Baron Capital, an investment Management Company, released its first quarter 2026 investor letter for its “Baron Opportunity Fund”. A copy of the letter can be downloaded here. The Fund declined 8.88% (Institutional Shares) in the quarter, outperforming the Russell 3000 Growth Index’s (the Benchmark) -9.54% return, but trailing the S&P 500 Index, which dropped 4.33%. U.S. equity markets started the year positively, driven by investor enthusiasm for pro-growth policies like reshoring and AI. In February, sentiment shifted due to losses in software, business services, and info industries, driven by AI disruption fears. The sell-off intensified after the U.S. and Israel attacked Iran. Market trends showed rotation from the Magnificent Seven, software, and growth stocks into cyclical, defensive, and value segments. The Fund focuses on disruptive secular growth trends that generate profitable opportunities. The first quarter was challenging for the Fund with war, rising oil and inflation, AI fears, and sector rotations. In addition, please check the Fund’s top five holdings to know its best picks in 2026.
In its first-quarter 2026 investor letter, Baron Opportunity Fund highlighted Alphabet Inc. (NASDAQ:GOOG) as a newly added position. Alphabet Inc. (NASDAQ:GOOG), the parent company of Google, offers various platforms and services, including online search and advertising, cloud solutions, and artificial intelligence. On May 18, 2026, Alphabet Inc. (NASDAQ:GOOG) stock closed at $393.11 per share. One-month return of Alphabet Inc. (NASDAQ:GOOG) was 17.84%, and its shares gained 137.79% over the past 52 weeks. Alphabet Inc. (NASDAQ:GOOG) has a market capitalization of $4.76 trillion.

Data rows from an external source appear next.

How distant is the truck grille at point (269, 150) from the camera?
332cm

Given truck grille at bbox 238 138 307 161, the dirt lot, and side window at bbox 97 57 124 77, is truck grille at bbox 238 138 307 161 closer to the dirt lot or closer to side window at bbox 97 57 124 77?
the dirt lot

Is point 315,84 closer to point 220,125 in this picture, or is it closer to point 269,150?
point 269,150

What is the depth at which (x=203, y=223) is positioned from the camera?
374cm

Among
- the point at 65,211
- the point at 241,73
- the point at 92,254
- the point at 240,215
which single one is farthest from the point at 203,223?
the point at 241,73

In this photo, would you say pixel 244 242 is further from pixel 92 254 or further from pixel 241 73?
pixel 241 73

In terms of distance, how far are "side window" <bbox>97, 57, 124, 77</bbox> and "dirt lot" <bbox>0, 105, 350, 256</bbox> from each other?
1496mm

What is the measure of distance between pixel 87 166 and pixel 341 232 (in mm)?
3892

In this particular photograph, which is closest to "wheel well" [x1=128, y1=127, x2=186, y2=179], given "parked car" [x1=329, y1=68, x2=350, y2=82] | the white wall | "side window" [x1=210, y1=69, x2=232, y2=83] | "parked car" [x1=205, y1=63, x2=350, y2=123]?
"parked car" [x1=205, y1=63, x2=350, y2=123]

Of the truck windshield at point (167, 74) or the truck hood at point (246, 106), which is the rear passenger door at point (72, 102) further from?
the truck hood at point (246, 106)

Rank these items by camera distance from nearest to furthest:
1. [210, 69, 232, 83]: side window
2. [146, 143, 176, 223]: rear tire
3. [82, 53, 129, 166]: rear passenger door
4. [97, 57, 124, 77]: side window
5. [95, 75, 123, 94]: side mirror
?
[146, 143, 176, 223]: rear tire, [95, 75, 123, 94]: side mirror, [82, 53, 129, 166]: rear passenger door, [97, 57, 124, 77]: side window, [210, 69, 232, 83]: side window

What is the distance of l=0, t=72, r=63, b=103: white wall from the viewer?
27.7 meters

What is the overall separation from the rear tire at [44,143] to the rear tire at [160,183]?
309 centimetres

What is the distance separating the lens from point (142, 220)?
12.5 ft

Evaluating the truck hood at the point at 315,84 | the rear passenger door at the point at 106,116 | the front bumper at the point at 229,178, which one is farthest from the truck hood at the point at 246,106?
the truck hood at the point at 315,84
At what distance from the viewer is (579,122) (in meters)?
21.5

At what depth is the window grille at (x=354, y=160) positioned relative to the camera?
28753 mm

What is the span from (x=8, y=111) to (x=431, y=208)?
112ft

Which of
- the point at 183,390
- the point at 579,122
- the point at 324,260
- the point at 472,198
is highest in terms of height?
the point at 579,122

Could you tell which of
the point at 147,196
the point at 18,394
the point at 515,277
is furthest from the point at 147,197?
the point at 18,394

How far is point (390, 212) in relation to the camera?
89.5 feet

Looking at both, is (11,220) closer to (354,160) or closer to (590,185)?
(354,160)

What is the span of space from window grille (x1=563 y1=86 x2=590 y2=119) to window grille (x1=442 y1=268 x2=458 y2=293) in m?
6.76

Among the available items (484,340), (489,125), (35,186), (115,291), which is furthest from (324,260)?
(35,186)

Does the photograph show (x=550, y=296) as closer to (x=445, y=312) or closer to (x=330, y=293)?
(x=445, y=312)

Baron Opportunity Fund stated the following regarding Alphabet Inc. (NASDAQ:GOOG) in its Q1 2026 investor letter:
“During the first quarter, we initiated a position in Alphabet Inc. (NASDAQ:GOOG), the parent company of Google and one of the world’s most valuable technology franchises. After missing Alphabet’s strong run in the latter part of 2025, we took a fresh look at the competitive landscape across hyperscalers and frontier AI labs and concluded that Alphabet offers the most compelling combination of assets in AI at an attractive valuation. We believe that combination includes unmatched consumer distribution across Search, YouTube, Chrome, and Android — including seven products with over two billion users each — proprietary Gemini frontier models, custom tensor processing unit chips, owned data center infrastructure, and decades of unrivaled user and advertiser data. This fully integrated and cost-advantaged AI stack is funded by one of the most cash-generative business models in the world. Despite the rise of AI-native competitors, Search and YouTube continue to grow at double-digit rates at enormous scale and have not missed advertising revenue expectations once since the launch of ChatGPT in November 2022. Meanwhile, Google Cloud is accelerating (we are projecting over 60% year-over-year revenue growth for this segment), driven by demand from leading frontier AI labs and a growing base of AI-forward enterprise customers. We are also encouraged by management’s observation that AI features are deepening user engagement rather than disrupting it, with more complex and multimodal queries driving more time on platform. Alphabet is one of a very small number of companies in the world with the distribution, capital, proprietary data, and technical infrastructure to compete and win across multiple layers of the AI ecosystem simultaneously — and at a reasonable valuation, we see a compelling long-term opportunity for shareholders.”